** Opening INFORMATION PROVIDED block **

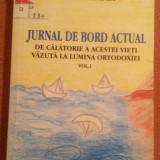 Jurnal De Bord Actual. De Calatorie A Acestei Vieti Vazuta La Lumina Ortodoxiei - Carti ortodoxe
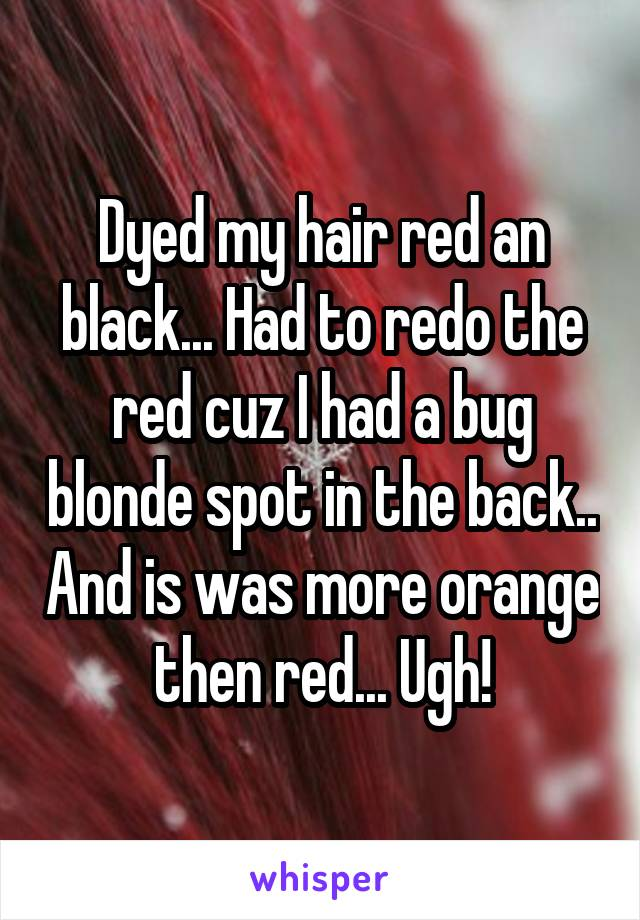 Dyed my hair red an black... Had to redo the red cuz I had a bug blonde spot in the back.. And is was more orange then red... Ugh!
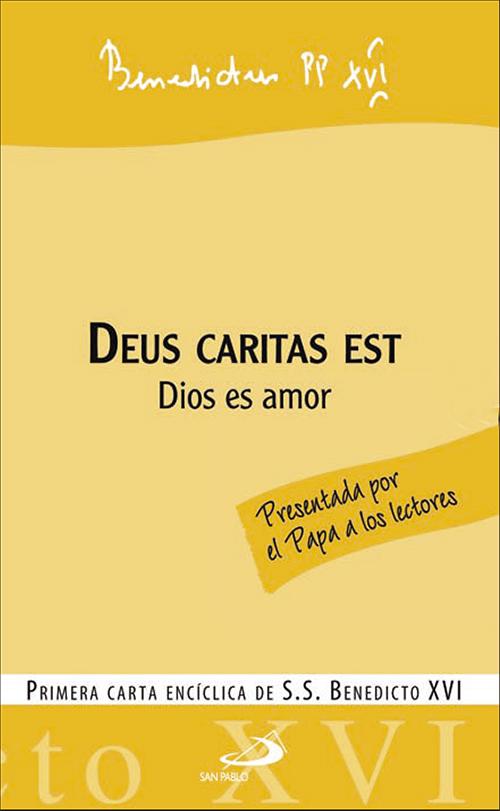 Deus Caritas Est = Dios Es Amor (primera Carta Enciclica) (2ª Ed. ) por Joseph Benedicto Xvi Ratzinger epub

** Closing INFORMATION PROVIDED block **
** Opening INFORMATION PROVIDED block **

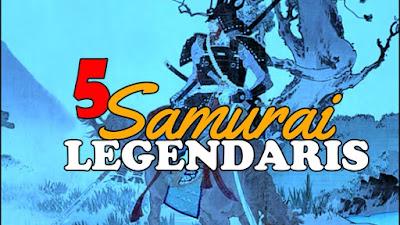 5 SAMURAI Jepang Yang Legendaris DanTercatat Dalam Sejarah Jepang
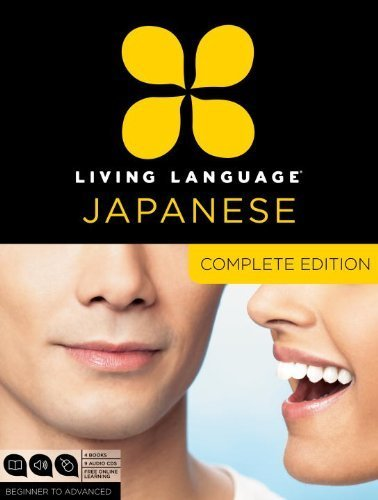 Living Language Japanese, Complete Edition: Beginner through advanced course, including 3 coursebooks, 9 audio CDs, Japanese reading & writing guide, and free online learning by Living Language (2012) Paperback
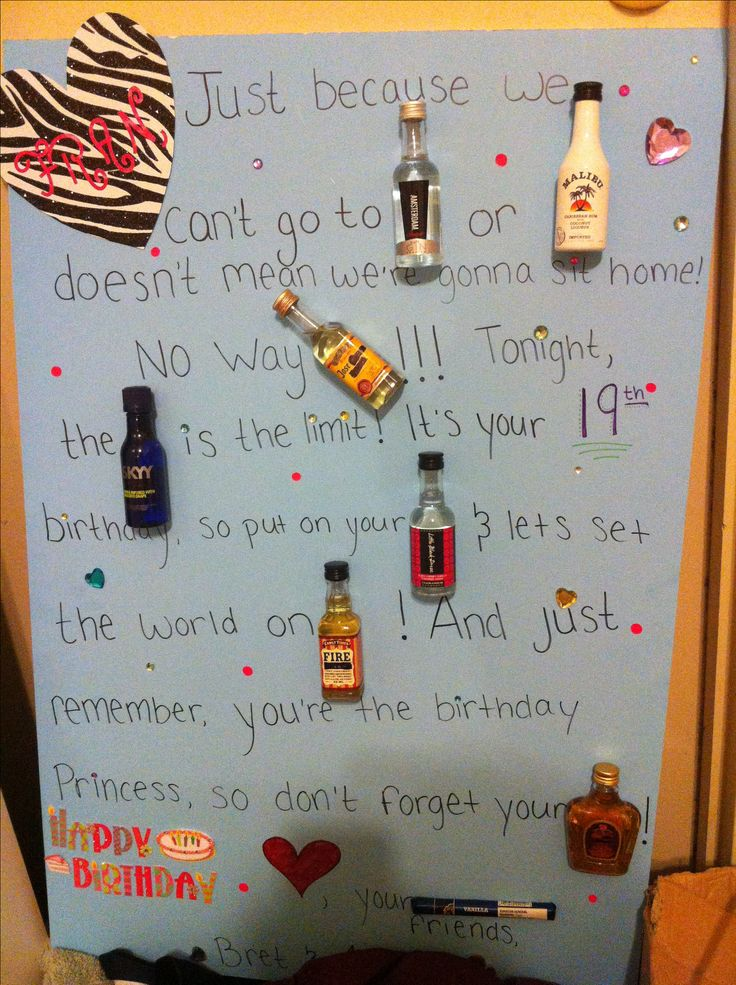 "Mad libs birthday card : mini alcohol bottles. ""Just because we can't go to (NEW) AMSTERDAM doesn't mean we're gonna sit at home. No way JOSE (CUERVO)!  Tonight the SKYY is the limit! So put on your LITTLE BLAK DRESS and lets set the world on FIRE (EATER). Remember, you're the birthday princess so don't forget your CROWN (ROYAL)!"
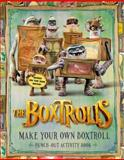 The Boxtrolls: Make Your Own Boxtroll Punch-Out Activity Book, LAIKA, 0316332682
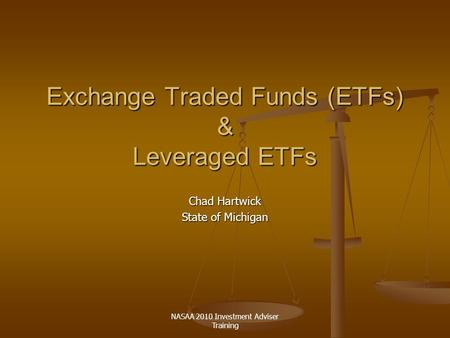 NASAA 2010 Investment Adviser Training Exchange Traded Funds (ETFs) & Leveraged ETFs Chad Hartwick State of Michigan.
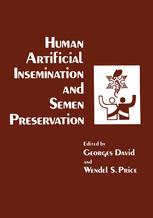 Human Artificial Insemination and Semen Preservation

** Closing INFORMATION PROVIDED block **

Your answer must be the lines above from the one holding "Dyed my hair" up to and including the one holding "Deus Caritas Est", exact and with no pictures.

RESULT OF THIS TASK:
 Dyed my hair red an black... Had to redo the red cuz I had a bug blonde spot in the back.. And is was more orange then red... Ugh!
 Deus Caritas Est = Dios Es Amor (primera Carta Enciclica) (2ª Ed. ) por Joseph Benedicto Xvi Ratzinger epub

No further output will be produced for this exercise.